Crown Resorts has been through a tumultuous six months as evidenced by financial results last week that showed reported EBITDA tumbling over 12 percent to A$399m in the period to December driven largely by a huge drop in VIP play at its Australian resort casinos.

The cause was the detention in October of Crown Resorts’ VIP marketing executives in China.

On the same day as the results announcement, the company also released the news of the departure of boss Rowen Craigie and said that his responsibilities will be assumed by current executive chairman John Alexander, long-term Packer family lieutenant. James Packer himself recently returned to the board at Crown Resorts.

The company said the change at the top was driven by the recent decisions to reduce Crown’s investment in the Macau operator Melco Crown and to discontinue the company’s plans to build a resort property in Las Vegas. The company sold A$167m worth of Melco Crown shares during the period.

Alexander said of the new management structure that it will “ensure that for the near term, there is a major focus on the performance of Crown’s key Australian operations, its existing projects, Crown Sydney and Queensbridge Hotel Tower and Crown's digital businesses."

The assumption of further responsibilities comes only a month after Alexander replaced previous chairman Robert Rankin.
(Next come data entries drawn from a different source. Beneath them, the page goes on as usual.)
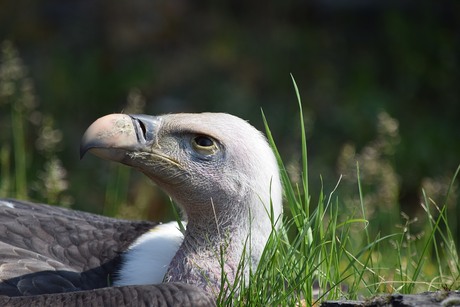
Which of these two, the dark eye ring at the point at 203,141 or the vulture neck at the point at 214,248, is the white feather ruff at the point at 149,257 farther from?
the dark eye ring at the point at 203,141

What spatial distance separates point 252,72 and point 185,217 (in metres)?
5.79

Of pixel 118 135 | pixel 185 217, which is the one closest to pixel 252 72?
pixel 185 217

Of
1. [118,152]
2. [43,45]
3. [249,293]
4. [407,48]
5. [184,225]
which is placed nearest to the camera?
[249,293]

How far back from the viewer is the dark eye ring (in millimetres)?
4316

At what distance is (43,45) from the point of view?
10578 mm

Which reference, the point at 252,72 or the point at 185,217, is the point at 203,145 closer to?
the point at 185,217

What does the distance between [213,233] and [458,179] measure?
429cm

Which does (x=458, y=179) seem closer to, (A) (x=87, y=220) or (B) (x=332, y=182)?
(B) (x=332, y=182)

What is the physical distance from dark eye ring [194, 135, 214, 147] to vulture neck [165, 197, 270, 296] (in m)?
0.28

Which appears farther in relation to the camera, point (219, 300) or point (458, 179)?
point (458, 179)

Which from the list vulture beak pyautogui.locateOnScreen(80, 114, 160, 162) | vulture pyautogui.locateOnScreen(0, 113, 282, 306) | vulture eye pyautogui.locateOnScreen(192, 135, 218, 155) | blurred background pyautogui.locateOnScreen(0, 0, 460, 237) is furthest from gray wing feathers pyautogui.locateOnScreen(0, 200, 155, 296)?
blurred background pyautogui.locateOnScreen(0, 0, 460, 237)

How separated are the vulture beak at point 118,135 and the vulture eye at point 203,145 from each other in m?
0.18

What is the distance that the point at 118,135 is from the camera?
13.5 feet

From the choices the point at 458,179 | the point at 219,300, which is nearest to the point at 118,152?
the point at 219,300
Operating revenue fell 5.6 percent to A$1.77bn and post-tax net profit slumped 10.8 percent to A$183m for the half year. Alexander said the results reflected “difficult market conditions.”

Even so, the shares responded well to the news of the results, rising 8 percent on the day, after the company restated its dividend policy and added that it was now committed to paying out 60 cents per share a year. It also said it would commence a share buyback programme later in the year.

Totally Gaming says: Everything that Crown Resorts is saying publically at present speak of retrenchment. The reduction of its stake in Melco Crown and the end of its interest in Las Vegas suggest the company has no further international ambitions and the flatter management structure now instituted is a reflection of the narrowing of its sights.